───── EXTRACTED ENTRIES ─────

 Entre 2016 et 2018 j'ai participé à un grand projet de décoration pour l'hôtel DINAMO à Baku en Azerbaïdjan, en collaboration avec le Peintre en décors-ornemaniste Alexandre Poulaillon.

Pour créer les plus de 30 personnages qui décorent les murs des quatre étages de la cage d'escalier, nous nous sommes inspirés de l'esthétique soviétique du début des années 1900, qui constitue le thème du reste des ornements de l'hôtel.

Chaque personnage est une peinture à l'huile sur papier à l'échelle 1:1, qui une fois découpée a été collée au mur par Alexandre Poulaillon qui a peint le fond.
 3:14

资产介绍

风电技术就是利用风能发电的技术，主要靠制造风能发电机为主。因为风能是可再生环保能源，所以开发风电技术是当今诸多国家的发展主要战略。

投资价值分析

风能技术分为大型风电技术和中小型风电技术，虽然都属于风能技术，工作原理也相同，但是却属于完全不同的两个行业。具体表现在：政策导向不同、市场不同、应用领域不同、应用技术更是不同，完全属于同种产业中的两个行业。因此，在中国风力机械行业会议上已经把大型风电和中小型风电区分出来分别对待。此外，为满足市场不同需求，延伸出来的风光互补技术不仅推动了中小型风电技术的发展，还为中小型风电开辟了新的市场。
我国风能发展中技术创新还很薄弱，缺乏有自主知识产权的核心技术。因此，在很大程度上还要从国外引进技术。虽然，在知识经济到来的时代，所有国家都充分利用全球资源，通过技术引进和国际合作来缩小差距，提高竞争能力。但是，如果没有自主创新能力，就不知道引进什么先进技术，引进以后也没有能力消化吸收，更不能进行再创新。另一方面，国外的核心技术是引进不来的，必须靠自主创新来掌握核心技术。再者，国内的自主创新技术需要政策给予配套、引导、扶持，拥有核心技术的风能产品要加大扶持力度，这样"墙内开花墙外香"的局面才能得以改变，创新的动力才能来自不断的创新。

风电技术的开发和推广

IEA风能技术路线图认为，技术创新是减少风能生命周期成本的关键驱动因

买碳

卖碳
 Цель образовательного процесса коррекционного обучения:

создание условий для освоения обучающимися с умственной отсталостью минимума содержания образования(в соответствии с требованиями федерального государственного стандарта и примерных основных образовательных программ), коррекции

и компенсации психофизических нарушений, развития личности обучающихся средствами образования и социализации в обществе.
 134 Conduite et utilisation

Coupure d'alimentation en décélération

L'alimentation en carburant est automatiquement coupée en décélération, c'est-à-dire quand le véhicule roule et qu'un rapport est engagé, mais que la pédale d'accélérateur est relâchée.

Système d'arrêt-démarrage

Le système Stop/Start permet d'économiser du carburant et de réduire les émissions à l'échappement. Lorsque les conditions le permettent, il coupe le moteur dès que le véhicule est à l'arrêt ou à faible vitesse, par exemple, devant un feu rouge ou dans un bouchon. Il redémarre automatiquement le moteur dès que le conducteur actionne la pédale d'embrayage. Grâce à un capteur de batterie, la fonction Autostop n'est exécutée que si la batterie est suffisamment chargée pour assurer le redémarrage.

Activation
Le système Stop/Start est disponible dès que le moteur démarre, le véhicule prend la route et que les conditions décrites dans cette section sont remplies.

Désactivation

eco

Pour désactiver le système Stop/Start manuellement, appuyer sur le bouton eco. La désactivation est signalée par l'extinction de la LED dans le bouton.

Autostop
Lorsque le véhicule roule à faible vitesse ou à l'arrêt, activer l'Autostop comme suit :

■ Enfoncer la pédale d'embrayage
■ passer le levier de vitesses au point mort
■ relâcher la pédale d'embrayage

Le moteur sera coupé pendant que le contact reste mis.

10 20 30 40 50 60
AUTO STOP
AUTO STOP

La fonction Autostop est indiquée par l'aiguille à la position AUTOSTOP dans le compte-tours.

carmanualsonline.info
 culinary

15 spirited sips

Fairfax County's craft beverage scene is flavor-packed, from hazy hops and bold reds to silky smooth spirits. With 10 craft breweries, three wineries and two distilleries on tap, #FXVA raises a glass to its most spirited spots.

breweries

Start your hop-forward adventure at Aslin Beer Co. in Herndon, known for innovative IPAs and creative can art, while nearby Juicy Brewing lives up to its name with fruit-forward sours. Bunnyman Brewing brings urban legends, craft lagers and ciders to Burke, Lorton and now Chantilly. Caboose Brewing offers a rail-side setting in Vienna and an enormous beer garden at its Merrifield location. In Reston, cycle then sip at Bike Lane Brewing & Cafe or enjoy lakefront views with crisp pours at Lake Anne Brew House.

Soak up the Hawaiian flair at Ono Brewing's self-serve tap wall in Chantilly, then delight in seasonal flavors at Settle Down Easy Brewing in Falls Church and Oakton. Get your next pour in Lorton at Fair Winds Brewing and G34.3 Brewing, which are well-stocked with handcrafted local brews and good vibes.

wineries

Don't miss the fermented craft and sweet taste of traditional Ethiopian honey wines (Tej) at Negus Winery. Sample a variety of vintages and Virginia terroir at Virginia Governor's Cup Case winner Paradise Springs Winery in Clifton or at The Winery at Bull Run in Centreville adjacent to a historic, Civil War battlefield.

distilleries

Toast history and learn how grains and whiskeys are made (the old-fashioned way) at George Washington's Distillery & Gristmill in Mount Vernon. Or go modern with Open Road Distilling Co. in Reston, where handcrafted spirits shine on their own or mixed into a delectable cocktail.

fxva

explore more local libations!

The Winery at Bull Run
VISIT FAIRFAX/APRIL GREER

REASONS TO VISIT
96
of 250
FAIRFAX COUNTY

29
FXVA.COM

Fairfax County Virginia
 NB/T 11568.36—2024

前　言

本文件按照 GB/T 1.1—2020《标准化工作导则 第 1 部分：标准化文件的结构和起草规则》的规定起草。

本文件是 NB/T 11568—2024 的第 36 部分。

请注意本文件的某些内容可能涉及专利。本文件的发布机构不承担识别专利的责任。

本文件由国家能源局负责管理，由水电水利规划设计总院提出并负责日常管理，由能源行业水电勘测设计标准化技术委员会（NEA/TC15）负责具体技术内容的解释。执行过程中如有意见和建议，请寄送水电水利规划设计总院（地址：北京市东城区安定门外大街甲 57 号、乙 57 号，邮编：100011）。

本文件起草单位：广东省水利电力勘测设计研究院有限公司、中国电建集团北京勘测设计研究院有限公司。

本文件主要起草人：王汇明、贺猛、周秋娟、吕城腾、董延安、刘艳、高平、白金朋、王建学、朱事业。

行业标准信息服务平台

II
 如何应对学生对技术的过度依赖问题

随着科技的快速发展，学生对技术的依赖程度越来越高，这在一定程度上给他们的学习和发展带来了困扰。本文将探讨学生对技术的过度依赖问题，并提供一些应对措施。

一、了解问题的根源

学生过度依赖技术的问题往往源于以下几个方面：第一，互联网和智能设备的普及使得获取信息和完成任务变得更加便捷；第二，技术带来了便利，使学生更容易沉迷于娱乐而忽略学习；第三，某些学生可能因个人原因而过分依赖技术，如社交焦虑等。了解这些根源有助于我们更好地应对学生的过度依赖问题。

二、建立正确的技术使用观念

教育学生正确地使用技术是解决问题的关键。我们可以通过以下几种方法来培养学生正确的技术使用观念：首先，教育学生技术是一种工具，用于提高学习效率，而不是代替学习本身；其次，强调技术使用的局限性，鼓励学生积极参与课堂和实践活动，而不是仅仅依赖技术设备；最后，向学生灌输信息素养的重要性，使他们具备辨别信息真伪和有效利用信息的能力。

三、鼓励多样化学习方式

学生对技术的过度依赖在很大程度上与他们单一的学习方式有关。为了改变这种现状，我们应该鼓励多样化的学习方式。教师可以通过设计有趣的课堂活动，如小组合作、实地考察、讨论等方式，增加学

─────

PROBLEM STATEMENT
Please return every line of the data, unaltered.

RESPONSE
 Entre 2016 et 2018 j'ai participé à un grand projet de décoration pour l'hôtel DINAMO à Baku en Azerbaïdjan, en collaboration avec le Peintre en décors-ornemaniste Alexandre Poulaillon.

Pour créer les plus de 30 personnages qui décorent les murs des quatre étages de la cage d'escalier, nous nous sommes inspirés de l'esthétique soviétique du début des années 1900, qui constitue le thème du reste des ornements de l'hôtel.

Chaque personnage est une peinture à l'huile sur papier à l'échelle 1:1, qui une fois découpée a été collée au mur par Alexandre Poulaillon qui a peint le fond.
 3:14

资产介绍

风电技术就是利用风能发电的技术，主要靠制造风能发电机为主。因为风能是可再生环保能源，所以开发风电技术是当今诸多国家的发展主要战略。

投资价值分析

风能技术分为大型风电技术和中小型风电技术，虽然都属于风能技术，工作原理也相同，但是却属于完全不同的两个行业。具体表现在：政策导向不同、市场不同、应用领域不同、应用技术更是不同，完全属于同种产业中的两个行业。因此，在中国风力机械行业会议上已经把大型风电和中小型风电区分出来分别对待。此外，为满足市场不同需求，延伸出来的风光互补技术不仅推动了中小型风电技术的发展，还为中小型风电开辟了新的市场。
我国风能发展中技术创新还很薄弱，缺乏有自主知识产权的核心技术。因此，在很大程度上还要从国外引进技术。虽然，在知识经济到来的时代，所有国家都充分利用全球资源，通过技术引进和国际合作来缩小差距，提高竞争能力。但是，如果没有自主创新能力，就不知道引进什么先进技术，引进以后也没有能力消化吸收，更不能进行再创新。另一方面，国外的核心技术是引进不来的，必须靠自主创新来掌握核心技术。再者，国内的自主创新技术需要政策给予配套、引导、扶持，拥有核心技术的风能产品要加大扶持力度，这样"墙内开花墙外香"的局面才能得以改变，创新的动力才能来自不断的创新。

风电技术的开发和推广

IEA风能技术路线图认为，技术创新是减少风能生命周期成本的关键驱动因

买碳

卖碳
 Цель образовательного процесса коррекционного обучения:

создание условий для освоения обучающимися с умственной отсталостью минимума содержания образования(в соответствии с требованиями федерального государственного стандарта и примерных основных образовательных программ), коррекции

и компенсации психофизических нарушений, развития личности обучающихся средствами образования и социализации в обществе.
 134 Conduite et utilisation

Coupure d'alimentation en décélération

L'alimentation en carburant est automatiquement coupée en décélération, c'est-à-dire quand le véhicule roule et qu'un rapport est engagé, mais que la pédale d'accélérateur est relâchée.

Système d'arrêt-démarrage

Le système Stop/Start permet d'économiser du carburant et de réduire les émissions à l'échappement. Lorsque les conditions le permettent, il coupe le moteur dès que le véhicule est à l'arrêt ou à faible vitesse, par exemple, devant un feu rouge ou dans un bouchon. Il redémarre automatiquement le moteur dès que le conducteur actionne la pédale d'embrayage. Grâce à un capteur de batterie, la fonction Autostop n'est exécutée que si la batterie est suffisamment chargée pour assurer le redémarrage.

Activation
Le système Stop/Start est disponible dès que le moteur démarre, le véhicule prend la route et que les conditions décrites dans cette section sont remplies.

Désactivation

eco

Pour désactiver le système Stop/Start manuellement, appuyer sur le bouton eco. La désactivation est signalée par l'extinction de la LED dans le bouton.

Autostop
Lorsque le véhicule roule à faible vitesse ou à l'arrêt, activer l'Autostop comme suit :

■ Enfoncer la pédale d'embrayage
■ passer le levier de vitesses au point mort
■ relâcher la pédale d'embrayage

Le moteur sera coupé pendant que le contact reste mis.

10 20 30 40 50 60
AUTO STOP
AUTO STOP

La fonction Autostop est indiquée par l'aiguille à la position AUTOSTOP dans le compte-tours.

carmanualsonline.info
 culinary

15 spirited sips

Fairfax County's craft beverage scene is flavor-packed, from hazy hops and bold reds to silky smooth spirits. With 10 craft breweries, three wineries and two distilleries on tap, #FXVA raises a glass to its most spirited spots.

breweries

Start your hop-forward adventure at Aslin Beer Co. in Herndon, known for innovative IPAs and creative can art, while nearby Juicy Brewing lives up to its name with fruit-forward sours. Bunnyman Brewing brings urban legends, craft lagers and ciders to Burke, Lorton and now Chantilly. Caboose Brewing offers a rail-side setting in Vienna and an enormous beer garden at its Merrifield location. In Reston, cycle then sip at Bike Lane Brewing & Cafe or enjoy lakefront views with crisp pours at Lake Anne Brew House.

Soak up the Hawaiian flair at Ono Brewing's self-serve tap wall in Chantilly, then delight in seasonal flavors at Settle Down Easy Brewing in Falls Church and Oakton. Get your next pour in Lorton at Fair Winds Brewing and G34.3 Brewing, which are well-stocked with handcrafted local brews and good vibes.

wineries

Don't miss the fermented craft and sweet taste of traditional Ethiopian honey wines (Tej) at Negus Winery. Sample a variety of vintages and Virginia terroir at Virginia Governor's Cup Case winner Paradise Springs Winery in Clifton or at The Winery at Bull Run in Centreville adjacent to a historic, Civil War battlefield.

distilleries

Toast history and learn how grains and whiskeys are made (the old-fashioned way) at George Washington's Distillery & Gristmill in Mount Vernon. Or go modern with Open Road Distilling Co. in Reston, where handcrafted spirits shine on their own or mixed into a delectable cocktail.

fxva

explore more local libations!

The Winery at Bull Run
VISIT FAIRFAX/APRIL GREER

REASONS TO VISIT
96
of 250
FAIRFAX COUNTY

29
FXVA.COM

Fairfax County Virginia
 NB/T 11568.36—2024

前　言

本文件按照 GB/T 1.1—2020《标准化工作导则 第 1 部分：标准化文件的结构和起草规则》的规定起草。

本文件是 NB/T 11568—2024 的第 36 部分。

请注意本文件的某些内容可能涉及专利。本文件的发布机构不承担识别专利的责任。

本文件由国家能源局负责管理，由水电水利规划设计总院提出并负责日常管理，由能源行业水电勘测设计标准化技术委员会（NEA/TC15）负责具体技术内容的解释。执行过程中如有意见和建议，请寄送水电水利规划设计总院（地址：北京市东城区安定门外大街甲 57 号、乙 57 号，邮编：100011）。

本文件起草单位：广东省水利电力勘测设计研究院有限公司、中国电建集团北京勘测设计研究院有限公司。

本文件主要起草人：王汇明、贺猛、周秋娟、吕城腾、董延安、刘艳、高平、白金朋、王建学、朱事业。

行业标准信息服务平台

II
 如何应对学生对技术的过度依赖问题

随着科技的快速发展，学生对技术的依赖程度越来越高，这在一定程度上给他们的学习和发展带来了困扰。本文将探讨学生对技术的过度依赖问题，并提供一些应对措施。

一、了解问题的根源

学生过度依赖技术的问题往往源于以下几个方面：第一，互联网和智能设备的普及使得获取信息和完成任务变得更加便捷；第二，技术带来了便利，使学生更容易沉迷于娱乐而忽略学习；第三，某些学生可能因个人原因而过分依赖技术，如社交焦虑等。了解这些根源有助于我们更好地应对学生的过度依赖问题。

二、建立正确的技术使用观念

教育学生正确地使用技术是解决问题的关键。我们可以通过以下几种方法来培养学生正确的技术使用观念：首先，教育学生技术是一种工具，用于提高学习效率，而不是代替学习本身；其次，强调技术使用的局限性，鼓励学生积极参与课堂和实践活动，而不是仅仅依赖技术设备；最后，向学生灌输信息素养的重要性，使他们具备辨别信息真伪和有效利用信息的能力。

三、鼓励多样化学习方式

学生对技术的过度依赖在很大程度上与他们单一的学习方式有关。为了改变这种现状，我们应该鼓励多样化的学习方式。教师可以通过设计有趣的课堂活动，如小组合作、实地考察、讨论等方式，增加学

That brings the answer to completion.